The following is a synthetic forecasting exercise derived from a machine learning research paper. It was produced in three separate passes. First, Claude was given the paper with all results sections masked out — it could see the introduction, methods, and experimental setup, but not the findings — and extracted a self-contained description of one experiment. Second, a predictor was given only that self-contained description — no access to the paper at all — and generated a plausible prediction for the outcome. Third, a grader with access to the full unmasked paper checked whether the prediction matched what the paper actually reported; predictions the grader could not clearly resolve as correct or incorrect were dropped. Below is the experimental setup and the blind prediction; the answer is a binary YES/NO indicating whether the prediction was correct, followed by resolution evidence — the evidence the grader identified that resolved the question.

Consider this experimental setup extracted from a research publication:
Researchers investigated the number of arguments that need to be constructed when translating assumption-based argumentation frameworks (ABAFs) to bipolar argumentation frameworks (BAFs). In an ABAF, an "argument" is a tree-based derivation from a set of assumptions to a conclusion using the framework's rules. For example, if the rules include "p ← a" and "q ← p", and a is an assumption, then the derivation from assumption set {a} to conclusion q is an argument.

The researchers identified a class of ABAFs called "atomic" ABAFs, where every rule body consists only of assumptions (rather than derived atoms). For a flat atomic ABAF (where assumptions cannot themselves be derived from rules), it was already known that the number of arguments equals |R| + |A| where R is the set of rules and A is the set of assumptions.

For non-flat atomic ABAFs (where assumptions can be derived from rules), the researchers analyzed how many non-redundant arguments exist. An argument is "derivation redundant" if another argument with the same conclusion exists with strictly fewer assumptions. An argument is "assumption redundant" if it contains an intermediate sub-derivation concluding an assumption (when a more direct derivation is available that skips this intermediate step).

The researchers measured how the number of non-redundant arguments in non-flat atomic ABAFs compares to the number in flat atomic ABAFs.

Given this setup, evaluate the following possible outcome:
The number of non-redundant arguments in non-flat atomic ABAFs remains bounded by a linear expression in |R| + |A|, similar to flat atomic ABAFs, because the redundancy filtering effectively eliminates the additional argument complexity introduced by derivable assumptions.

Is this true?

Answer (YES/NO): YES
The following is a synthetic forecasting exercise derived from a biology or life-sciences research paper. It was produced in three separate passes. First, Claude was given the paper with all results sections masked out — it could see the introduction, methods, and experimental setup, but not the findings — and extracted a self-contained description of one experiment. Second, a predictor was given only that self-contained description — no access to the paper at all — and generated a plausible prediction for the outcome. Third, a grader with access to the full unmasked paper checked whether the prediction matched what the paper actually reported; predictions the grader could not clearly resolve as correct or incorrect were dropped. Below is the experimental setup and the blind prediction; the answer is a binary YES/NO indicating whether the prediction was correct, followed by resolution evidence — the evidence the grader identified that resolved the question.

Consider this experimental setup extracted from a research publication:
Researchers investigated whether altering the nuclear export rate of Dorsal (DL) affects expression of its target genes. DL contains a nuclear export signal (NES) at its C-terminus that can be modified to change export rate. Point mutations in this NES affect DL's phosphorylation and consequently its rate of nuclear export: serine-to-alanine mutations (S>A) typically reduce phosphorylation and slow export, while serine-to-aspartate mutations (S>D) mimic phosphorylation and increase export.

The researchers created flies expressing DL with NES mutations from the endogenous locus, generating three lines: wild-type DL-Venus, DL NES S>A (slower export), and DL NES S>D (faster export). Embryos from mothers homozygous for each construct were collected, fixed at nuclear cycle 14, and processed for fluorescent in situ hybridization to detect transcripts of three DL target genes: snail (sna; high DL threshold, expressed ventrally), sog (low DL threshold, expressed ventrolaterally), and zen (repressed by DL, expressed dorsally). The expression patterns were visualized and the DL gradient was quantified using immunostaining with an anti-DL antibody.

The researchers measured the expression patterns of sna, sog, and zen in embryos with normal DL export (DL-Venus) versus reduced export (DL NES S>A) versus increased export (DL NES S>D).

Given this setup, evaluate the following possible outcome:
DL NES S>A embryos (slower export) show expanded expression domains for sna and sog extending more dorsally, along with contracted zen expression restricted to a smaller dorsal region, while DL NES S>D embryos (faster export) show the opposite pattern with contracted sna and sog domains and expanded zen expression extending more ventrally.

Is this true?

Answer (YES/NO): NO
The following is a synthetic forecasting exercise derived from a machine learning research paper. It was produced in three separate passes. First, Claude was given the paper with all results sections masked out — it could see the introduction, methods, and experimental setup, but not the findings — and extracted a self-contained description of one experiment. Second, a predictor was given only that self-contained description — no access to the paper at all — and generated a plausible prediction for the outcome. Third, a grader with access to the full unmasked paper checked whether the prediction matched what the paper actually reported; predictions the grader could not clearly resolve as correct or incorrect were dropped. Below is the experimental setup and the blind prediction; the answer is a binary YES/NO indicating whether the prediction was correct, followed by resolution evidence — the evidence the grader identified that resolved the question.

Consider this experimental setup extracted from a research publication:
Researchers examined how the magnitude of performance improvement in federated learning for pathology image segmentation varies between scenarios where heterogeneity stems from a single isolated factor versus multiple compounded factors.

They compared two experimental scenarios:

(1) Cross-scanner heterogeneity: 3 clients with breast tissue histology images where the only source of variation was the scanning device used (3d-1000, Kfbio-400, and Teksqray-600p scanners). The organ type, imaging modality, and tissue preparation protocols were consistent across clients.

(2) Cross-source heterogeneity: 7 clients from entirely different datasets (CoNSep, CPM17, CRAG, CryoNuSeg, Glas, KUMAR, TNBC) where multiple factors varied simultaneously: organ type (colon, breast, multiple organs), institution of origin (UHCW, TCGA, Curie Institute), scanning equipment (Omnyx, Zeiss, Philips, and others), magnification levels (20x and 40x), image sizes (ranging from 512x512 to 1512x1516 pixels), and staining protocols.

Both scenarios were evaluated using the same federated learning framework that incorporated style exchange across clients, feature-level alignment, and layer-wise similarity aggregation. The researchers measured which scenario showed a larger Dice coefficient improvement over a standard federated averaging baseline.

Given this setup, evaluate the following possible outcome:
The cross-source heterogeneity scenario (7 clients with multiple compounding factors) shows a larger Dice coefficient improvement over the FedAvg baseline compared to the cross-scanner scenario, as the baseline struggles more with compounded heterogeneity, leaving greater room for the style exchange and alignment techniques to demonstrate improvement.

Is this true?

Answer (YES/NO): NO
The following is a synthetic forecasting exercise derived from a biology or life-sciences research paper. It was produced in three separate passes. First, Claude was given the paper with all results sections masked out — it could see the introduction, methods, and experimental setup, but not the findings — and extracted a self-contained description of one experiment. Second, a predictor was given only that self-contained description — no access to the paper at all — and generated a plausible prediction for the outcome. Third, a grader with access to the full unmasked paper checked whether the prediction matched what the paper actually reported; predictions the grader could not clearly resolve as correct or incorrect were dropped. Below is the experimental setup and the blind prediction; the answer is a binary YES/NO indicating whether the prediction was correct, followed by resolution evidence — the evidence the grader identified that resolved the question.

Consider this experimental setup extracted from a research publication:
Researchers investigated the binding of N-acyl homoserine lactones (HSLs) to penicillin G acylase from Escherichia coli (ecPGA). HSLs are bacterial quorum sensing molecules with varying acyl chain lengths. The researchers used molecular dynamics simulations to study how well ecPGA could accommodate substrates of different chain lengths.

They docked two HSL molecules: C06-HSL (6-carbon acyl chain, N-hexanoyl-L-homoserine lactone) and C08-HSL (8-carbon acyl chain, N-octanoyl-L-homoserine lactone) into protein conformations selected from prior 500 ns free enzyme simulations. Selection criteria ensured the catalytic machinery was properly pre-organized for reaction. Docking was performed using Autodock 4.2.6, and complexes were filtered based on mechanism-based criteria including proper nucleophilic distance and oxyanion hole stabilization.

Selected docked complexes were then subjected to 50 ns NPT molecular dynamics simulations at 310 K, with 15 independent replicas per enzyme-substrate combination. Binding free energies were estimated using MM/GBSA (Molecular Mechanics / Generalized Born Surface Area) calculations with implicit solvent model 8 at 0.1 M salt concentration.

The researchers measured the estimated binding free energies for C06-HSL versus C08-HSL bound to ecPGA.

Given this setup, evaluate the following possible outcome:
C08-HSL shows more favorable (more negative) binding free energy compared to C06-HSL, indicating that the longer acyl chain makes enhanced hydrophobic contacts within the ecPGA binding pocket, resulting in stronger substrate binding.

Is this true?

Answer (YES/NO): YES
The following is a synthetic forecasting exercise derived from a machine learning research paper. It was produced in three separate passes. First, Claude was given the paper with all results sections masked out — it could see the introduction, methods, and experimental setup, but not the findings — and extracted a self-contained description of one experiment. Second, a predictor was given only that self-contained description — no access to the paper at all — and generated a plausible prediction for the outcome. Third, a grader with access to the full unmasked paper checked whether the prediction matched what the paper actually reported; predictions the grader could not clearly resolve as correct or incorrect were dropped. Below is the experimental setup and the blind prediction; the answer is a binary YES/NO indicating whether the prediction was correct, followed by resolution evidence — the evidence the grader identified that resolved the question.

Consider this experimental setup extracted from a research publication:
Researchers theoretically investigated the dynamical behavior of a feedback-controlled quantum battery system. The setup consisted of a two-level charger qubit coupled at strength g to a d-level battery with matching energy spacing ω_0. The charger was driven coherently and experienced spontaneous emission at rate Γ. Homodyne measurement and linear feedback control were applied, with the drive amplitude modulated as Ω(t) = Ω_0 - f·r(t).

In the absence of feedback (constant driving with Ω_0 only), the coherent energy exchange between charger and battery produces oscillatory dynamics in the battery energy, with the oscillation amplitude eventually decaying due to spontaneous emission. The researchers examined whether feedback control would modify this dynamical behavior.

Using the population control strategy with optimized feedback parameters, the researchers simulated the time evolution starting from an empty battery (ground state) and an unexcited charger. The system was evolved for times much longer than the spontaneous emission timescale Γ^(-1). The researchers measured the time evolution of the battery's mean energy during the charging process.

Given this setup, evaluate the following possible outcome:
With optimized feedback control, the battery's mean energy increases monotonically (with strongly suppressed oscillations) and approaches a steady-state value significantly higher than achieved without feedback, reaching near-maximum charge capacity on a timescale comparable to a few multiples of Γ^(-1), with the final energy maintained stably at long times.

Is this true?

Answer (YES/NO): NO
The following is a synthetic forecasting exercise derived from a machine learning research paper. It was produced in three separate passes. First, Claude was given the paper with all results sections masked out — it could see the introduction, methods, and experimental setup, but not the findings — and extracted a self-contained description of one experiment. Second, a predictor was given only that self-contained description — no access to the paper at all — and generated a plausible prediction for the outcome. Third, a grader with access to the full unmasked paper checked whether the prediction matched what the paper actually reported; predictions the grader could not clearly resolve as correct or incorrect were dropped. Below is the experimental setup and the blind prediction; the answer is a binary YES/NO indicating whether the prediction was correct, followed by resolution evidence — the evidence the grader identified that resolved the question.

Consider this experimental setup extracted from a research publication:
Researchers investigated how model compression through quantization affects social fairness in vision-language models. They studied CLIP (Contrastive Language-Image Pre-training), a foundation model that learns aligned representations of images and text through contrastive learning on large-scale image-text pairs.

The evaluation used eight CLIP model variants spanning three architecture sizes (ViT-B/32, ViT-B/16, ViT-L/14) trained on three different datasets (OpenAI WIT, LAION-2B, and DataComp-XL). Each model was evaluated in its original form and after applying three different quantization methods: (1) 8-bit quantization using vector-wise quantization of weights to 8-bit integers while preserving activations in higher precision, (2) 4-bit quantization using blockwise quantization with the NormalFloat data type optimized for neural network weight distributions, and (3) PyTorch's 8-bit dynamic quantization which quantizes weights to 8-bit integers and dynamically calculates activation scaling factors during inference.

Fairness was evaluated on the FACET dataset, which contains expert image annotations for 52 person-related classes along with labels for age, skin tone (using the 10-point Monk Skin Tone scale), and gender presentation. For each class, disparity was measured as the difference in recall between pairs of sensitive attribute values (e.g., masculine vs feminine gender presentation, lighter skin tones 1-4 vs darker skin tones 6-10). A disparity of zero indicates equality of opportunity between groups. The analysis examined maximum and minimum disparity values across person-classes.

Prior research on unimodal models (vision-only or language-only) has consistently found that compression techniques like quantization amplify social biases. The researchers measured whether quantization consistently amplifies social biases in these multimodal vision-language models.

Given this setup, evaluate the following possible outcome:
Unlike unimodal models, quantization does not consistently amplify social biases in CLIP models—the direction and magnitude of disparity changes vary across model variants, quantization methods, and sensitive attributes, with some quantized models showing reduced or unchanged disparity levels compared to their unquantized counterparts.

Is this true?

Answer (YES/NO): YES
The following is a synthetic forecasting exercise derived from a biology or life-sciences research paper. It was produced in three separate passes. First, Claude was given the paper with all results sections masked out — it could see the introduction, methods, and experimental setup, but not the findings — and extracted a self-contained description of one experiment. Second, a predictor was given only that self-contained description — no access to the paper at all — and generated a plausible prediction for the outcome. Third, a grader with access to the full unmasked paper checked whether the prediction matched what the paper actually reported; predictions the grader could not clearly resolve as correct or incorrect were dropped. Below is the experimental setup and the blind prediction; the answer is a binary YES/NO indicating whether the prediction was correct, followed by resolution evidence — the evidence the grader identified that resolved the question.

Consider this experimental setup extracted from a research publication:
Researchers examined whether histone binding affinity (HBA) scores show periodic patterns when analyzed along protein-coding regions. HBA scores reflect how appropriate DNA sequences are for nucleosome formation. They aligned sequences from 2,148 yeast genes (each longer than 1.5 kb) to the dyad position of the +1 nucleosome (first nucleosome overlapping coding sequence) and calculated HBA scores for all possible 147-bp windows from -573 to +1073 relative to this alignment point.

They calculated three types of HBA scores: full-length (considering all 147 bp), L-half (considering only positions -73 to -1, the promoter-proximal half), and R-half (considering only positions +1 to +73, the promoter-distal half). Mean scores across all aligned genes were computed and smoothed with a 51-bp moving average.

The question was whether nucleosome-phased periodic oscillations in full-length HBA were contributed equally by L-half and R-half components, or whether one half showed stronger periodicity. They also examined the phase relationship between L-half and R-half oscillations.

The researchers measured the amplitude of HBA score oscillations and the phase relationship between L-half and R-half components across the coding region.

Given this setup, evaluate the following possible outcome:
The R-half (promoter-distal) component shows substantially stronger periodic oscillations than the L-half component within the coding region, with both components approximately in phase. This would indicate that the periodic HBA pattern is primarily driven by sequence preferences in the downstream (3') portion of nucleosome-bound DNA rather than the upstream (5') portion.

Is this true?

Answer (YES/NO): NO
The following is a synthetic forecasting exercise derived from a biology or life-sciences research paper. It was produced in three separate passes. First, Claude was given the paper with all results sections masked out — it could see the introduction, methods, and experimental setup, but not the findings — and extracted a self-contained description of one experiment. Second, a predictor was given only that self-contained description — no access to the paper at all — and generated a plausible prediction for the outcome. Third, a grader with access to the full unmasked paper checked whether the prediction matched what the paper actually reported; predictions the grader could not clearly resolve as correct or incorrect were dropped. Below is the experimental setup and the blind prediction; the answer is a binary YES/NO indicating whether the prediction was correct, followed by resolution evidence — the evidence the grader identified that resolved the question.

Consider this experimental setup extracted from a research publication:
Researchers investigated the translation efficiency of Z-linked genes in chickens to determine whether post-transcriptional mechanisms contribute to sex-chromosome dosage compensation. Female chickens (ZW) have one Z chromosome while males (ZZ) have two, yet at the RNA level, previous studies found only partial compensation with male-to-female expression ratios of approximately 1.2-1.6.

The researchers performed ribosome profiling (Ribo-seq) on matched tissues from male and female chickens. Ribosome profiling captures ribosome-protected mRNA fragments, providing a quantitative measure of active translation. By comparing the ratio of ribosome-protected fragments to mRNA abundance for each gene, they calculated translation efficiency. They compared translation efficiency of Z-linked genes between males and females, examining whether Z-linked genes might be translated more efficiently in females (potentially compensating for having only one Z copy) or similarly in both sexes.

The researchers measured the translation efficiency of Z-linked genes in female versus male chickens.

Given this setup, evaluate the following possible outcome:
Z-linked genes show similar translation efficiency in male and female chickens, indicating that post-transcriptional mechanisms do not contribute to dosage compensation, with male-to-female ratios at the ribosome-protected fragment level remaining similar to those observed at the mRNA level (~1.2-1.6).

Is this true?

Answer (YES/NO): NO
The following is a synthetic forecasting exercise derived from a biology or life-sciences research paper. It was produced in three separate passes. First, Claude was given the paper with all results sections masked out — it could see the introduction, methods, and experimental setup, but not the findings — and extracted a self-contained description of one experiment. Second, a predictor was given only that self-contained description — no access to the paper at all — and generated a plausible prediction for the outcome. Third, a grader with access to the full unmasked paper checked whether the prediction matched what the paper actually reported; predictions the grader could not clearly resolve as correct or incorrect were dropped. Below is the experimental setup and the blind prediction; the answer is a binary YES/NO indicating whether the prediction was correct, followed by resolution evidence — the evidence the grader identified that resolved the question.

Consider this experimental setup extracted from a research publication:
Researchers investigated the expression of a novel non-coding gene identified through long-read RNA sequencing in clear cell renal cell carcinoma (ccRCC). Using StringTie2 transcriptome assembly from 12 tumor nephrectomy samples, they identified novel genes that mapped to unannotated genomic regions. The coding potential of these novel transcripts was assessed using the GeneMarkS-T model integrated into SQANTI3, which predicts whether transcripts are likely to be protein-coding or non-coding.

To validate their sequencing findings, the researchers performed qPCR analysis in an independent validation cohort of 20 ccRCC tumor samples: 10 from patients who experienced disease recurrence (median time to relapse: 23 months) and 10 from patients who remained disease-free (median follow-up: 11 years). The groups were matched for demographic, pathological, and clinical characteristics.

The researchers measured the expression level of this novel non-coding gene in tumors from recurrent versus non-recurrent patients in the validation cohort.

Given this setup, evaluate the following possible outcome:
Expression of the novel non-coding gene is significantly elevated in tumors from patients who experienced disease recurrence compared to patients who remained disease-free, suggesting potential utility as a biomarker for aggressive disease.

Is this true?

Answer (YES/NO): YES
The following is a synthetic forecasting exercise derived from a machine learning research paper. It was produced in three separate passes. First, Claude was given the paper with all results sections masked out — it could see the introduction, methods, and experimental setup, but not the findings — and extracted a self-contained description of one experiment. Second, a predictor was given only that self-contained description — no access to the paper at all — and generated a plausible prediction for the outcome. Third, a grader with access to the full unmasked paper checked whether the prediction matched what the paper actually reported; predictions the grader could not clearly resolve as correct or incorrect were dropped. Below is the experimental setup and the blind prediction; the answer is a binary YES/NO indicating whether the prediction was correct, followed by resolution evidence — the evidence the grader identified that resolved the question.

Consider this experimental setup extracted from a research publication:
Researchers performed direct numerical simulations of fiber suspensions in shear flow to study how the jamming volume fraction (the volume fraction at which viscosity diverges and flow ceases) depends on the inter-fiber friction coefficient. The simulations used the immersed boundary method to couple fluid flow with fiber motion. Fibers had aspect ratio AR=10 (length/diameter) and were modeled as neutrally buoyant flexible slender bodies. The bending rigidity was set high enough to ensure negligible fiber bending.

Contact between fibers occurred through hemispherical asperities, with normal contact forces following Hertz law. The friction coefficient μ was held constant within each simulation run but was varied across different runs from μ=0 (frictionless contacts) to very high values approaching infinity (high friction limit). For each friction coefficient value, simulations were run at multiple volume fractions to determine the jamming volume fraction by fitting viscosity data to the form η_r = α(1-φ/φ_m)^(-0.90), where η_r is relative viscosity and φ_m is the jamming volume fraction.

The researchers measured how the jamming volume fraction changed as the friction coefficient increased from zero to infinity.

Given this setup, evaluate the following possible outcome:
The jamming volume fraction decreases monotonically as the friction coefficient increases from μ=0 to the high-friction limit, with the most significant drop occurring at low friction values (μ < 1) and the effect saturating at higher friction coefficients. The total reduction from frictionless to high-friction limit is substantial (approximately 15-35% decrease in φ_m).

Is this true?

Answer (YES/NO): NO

▸ What you have to do:
Search the data for the word "distal" and copy each line where it appears.

▸ Answer section:
They calculated three types of HBA scores: full-length (considering all 147 bp), L-half (considering only positions -73 to -1, the promoter-proximal half), and R-half (considering only positions +1 to +73, the promoter-distal half). Mean scores across all aligned genes were computed and smoothed with a 51-bp moving average.
The R-half (promoter-distal) component shows substantially stronger periodic oscillations than the L-half component within the coding region, with both components approximately in phase. This would indicate that the periodic HBA pattern is primarily driven by sequence preferences in the downstream (3') portion of nucleosome-bound DNA rather than the upstream (5') portion.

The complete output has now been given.